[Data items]

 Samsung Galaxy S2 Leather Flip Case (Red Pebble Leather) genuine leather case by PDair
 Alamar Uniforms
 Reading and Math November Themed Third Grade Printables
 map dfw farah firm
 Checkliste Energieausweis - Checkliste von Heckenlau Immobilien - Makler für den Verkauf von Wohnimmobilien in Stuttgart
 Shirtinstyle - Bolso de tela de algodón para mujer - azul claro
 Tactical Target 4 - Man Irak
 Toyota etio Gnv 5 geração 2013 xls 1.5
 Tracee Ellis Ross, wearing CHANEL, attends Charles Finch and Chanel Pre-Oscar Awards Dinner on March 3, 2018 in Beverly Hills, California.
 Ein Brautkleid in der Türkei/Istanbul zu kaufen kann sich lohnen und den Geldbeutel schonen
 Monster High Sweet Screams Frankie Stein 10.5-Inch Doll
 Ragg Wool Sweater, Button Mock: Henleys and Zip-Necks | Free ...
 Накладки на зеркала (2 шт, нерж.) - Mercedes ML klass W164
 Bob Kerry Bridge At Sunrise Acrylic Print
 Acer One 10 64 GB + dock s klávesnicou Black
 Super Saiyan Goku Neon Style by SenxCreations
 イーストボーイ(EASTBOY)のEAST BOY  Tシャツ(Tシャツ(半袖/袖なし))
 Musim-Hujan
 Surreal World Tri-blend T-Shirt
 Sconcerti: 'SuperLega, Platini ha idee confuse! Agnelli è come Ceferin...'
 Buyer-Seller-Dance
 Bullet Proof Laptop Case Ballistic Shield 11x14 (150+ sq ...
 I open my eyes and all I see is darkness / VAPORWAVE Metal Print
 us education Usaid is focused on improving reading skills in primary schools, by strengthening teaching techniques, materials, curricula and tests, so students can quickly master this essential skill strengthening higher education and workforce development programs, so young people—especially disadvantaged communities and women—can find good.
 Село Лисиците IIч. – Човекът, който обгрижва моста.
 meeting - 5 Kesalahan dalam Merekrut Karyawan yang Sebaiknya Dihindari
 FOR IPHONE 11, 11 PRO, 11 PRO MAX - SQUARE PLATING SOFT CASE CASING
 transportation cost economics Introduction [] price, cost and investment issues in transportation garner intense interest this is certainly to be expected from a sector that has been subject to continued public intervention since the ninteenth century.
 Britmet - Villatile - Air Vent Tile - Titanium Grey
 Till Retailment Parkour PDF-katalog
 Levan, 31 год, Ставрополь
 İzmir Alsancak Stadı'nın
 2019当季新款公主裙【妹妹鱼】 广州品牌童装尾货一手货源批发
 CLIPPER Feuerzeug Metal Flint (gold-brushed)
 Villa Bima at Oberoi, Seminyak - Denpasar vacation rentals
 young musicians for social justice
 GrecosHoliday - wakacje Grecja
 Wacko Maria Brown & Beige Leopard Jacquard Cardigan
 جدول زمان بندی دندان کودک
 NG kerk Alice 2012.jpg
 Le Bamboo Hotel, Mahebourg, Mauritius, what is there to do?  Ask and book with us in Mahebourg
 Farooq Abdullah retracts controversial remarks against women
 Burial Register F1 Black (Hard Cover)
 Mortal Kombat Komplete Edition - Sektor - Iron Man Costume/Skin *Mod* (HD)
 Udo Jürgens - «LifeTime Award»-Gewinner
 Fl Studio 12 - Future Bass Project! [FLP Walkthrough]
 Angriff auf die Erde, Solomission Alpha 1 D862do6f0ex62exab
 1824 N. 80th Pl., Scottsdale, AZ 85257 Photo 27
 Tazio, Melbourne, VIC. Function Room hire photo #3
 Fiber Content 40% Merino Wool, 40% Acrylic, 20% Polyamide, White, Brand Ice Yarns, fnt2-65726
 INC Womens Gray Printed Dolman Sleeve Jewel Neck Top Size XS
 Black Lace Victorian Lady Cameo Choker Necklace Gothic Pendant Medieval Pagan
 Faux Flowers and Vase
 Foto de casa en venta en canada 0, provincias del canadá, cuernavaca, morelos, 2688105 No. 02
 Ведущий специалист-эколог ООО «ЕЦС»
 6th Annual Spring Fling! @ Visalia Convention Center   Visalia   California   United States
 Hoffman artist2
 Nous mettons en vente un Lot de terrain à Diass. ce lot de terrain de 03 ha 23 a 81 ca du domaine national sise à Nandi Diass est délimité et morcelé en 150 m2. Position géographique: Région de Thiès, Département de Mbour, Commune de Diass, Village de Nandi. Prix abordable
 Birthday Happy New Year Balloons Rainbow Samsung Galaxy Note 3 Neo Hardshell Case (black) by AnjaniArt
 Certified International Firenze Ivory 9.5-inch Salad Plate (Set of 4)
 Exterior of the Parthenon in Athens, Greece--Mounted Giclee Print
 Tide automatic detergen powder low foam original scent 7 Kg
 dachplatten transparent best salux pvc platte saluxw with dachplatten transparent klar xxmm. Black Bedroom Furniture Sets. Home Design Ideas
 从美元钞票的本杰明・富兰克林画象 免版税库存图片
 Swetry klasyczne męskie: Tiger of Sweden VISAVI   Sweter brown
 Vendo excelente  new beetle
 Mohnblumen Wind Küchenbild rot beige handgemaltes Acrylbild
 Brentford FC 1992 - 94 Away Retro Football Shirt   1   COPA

## Exercise brief
Going back over the entries above, copy word for word every line from the one that has "Checkliste Energieausweis - Checkliste" on through the one that has "Sconcerti: 'SuperLega, Platini".

## Completed exercise
 Checkliste Energieausweis - Checkliste von Heckenlau Immobilien - Makler für den Verkauf von Wohnimmobilien in Stuttgart
 Shirtinstyle - Bolso de tela de algodón para mujer - azul claro
 Tactical Target 4 - Man Irak
 Toyota etio Gnv 5 geração 2013 xls 1.5
 Tracee Ellis Ross, wearing CHANEL, attends Charles Finch and Chanel Pre-Oscar Awards Dinner on March 3, 2018 in Beverly Hills, California.
 Ein Brautkleid in der Türkei/Istanbul zu kaufen kann sich lohnen und den Geldbeutel schonen
 Monster High Sweet Screams Frankie Stein 10.5-Inch Doll
 Ragg Wool Sweater, Button Mock: Henleys and Zip-Necks | Free ...
 Накладки на зеркала (2 шт, нерж.) - Mercedes ML klass W164
 Bob Kerry Bridge At Sunrise Acrylic Print
 Acer One 10 64 GB + dock s klávesnicou Black
 Super Saiyan Goku Neon Style by SenxCreations
 イーストボーイ(EASTBOY)のEAST BOY  Tシャツ(Tシャツ(半袖/袖なし))
 Musim-Hujan
 Surreal World Tri-blend T-Shirt
 Sconcerti: 'SuperLega, Platini ha idee confuse! Agnelli è come Ceferin...'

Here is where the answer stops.